> **Problem**
Output the line containing "genus: Equus" and all subsequent lines of the listing below, copied exactly, with no other lines.

> **Material supplied**
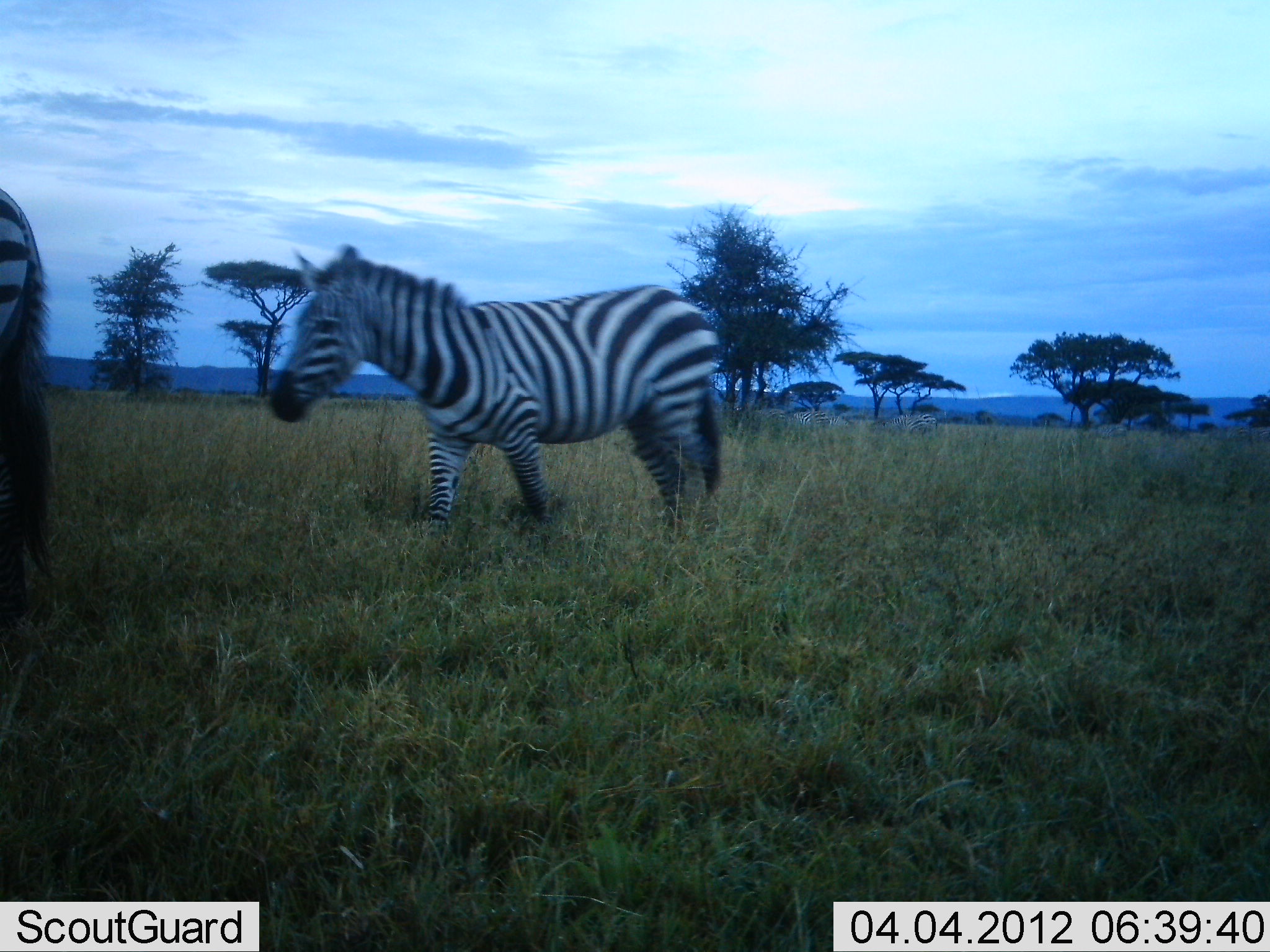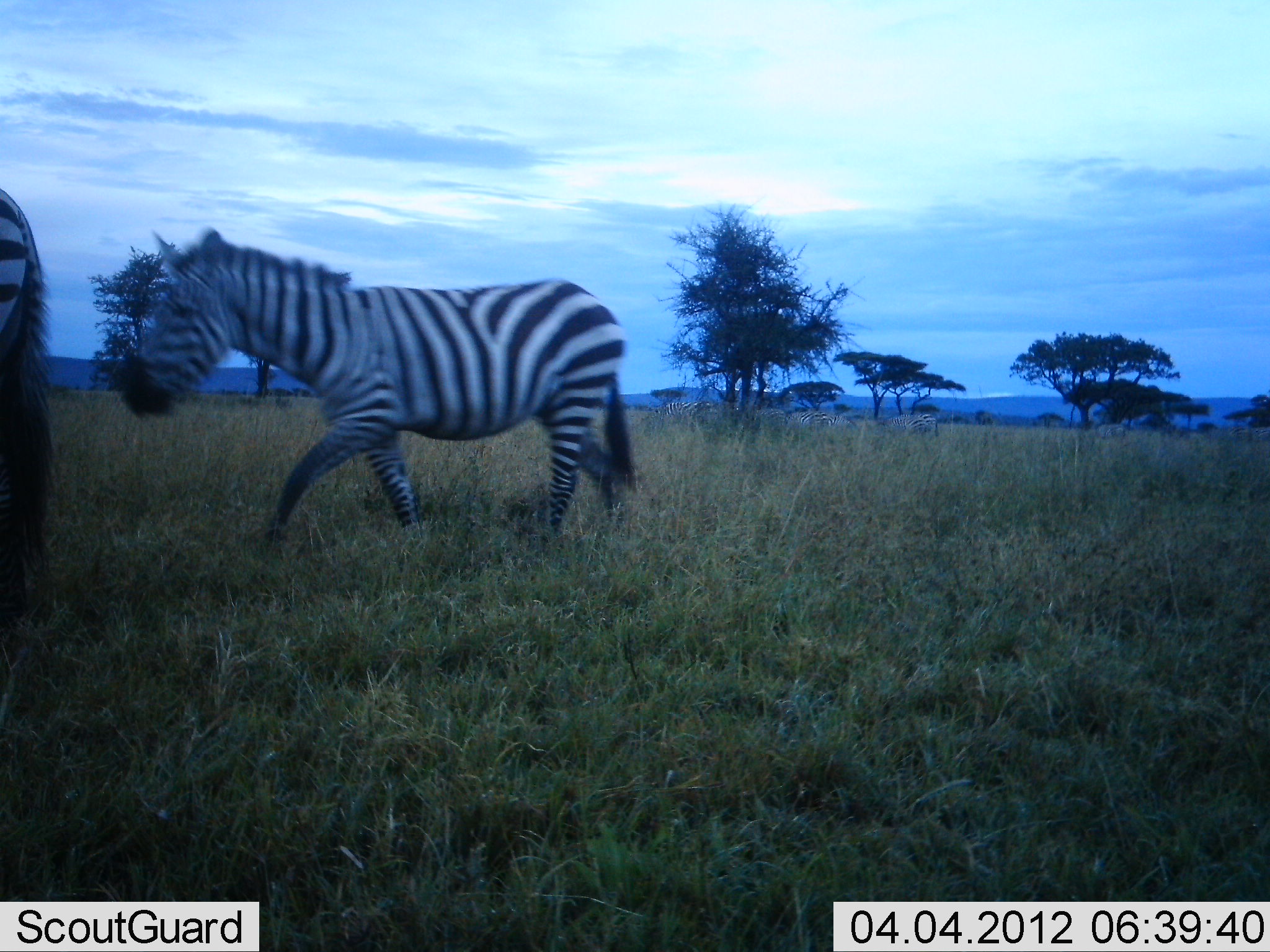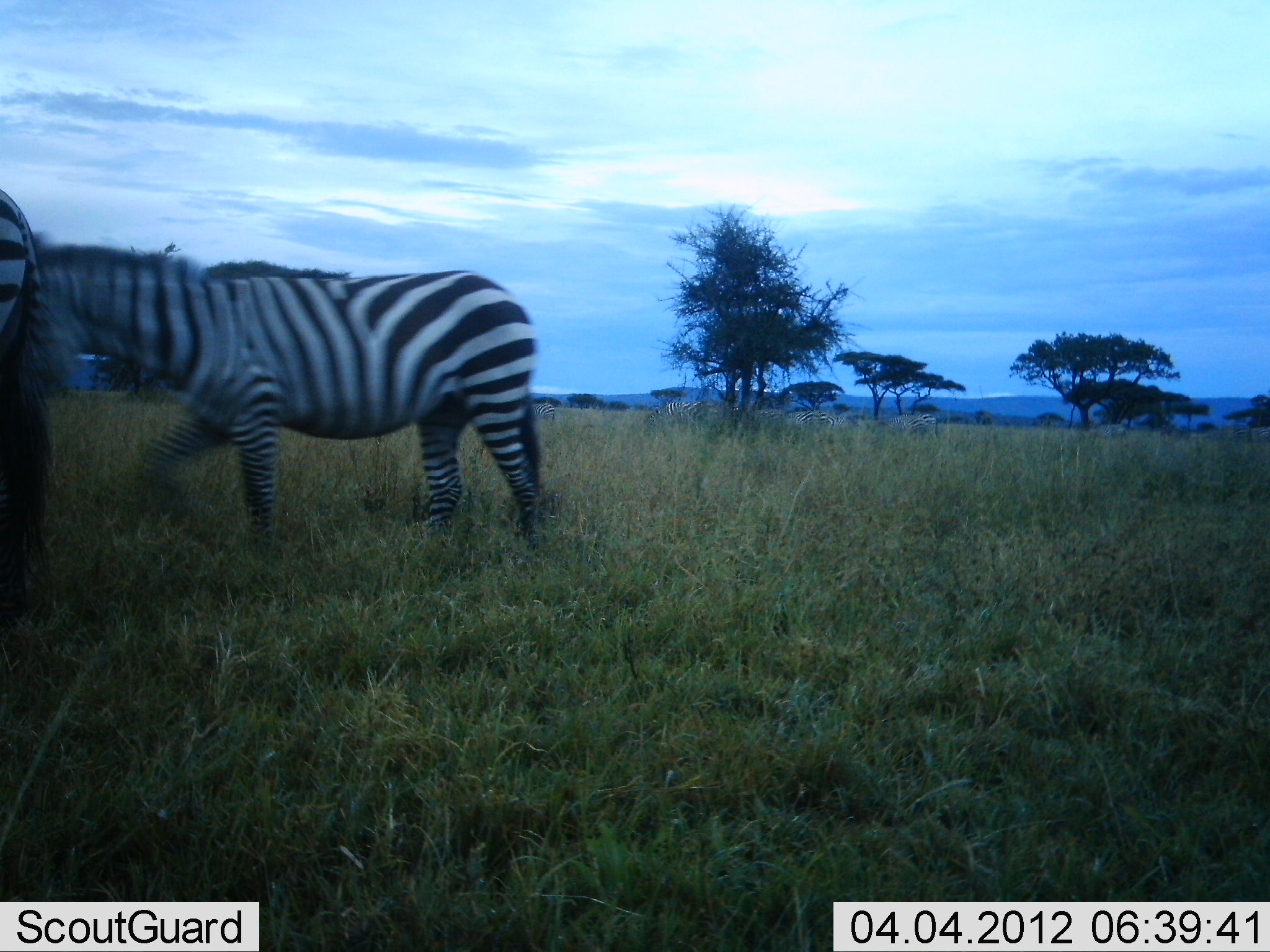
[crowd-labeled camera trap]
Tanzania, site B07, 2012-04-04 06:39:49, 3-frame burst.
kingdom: Animalia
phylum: Chordata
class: Mammalia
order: Perissodactyla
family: Equidae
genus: Equus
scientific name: Equus quagga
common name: plains zebra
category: zebra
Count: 2.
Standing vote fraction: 67%.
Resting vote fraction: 0%.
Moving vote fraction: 90%.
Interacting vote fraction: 0%.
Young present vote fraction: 5%.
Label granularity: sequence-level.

> **Exercise response**
genus: Equus
scientific name: Equus quagga
common name: plains zebra
category: zebra
Count: 2.
Standing vote fraction: 67%.
Resting vote fraction: 0%.
Moving vote fraction: 90%.
Interacting vote fraction: 0%.
Young present vote fraction: 5%.
Label granularity: sequence-level.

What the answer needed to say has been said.